─── PROVIDED ENTRIES

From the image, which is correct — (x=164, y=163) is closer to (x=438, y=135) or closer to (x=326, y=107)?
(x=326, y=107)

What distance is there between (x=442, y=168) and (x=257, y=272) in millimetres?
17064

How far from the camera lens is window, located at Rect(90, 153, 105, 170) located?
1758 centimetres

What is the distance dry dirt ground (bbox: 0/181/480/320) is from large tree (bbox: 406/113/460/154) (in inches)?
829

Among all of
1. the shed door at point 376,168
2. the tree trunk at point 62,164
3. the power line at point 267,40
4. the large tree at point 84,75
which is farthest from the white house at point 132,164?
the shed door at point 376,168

──────

# [WRITTEN REQUEST]
Convert all of the material above into a two-column CSV with the columns text and answer, giving one row for each text and its answer. Put every value in its own quoted field, with line breaks replaced by spaces.

# [REPLY TO THE EXERCISE]
text,answer
"From the image, which is correct — (x=164, y=163) is closer to (x=438, y=135) or closer to (x=326, y=107)?","(x=326, y=107)"
"What distance is there between (x=442, y=168) and (x=257, y=272) in millimetres?","17064"
"How far from the camera lens is window, located at Rect(90, 153, 105, 170) located?","1758 centimetres"
"What is the distance dry dirt ground (bbox: 0/181/480/320) is from large tree (bbox: 406/113/460/154) (in inches)?","829"
"Among all of 1. the shed door at point 376,168 2. the tree trunk at point 62,164 3. the power line at point 267,40 4. the large tree at point 84,75 which is farthest from the white house at point 132,164?","the shed door at point 376,168"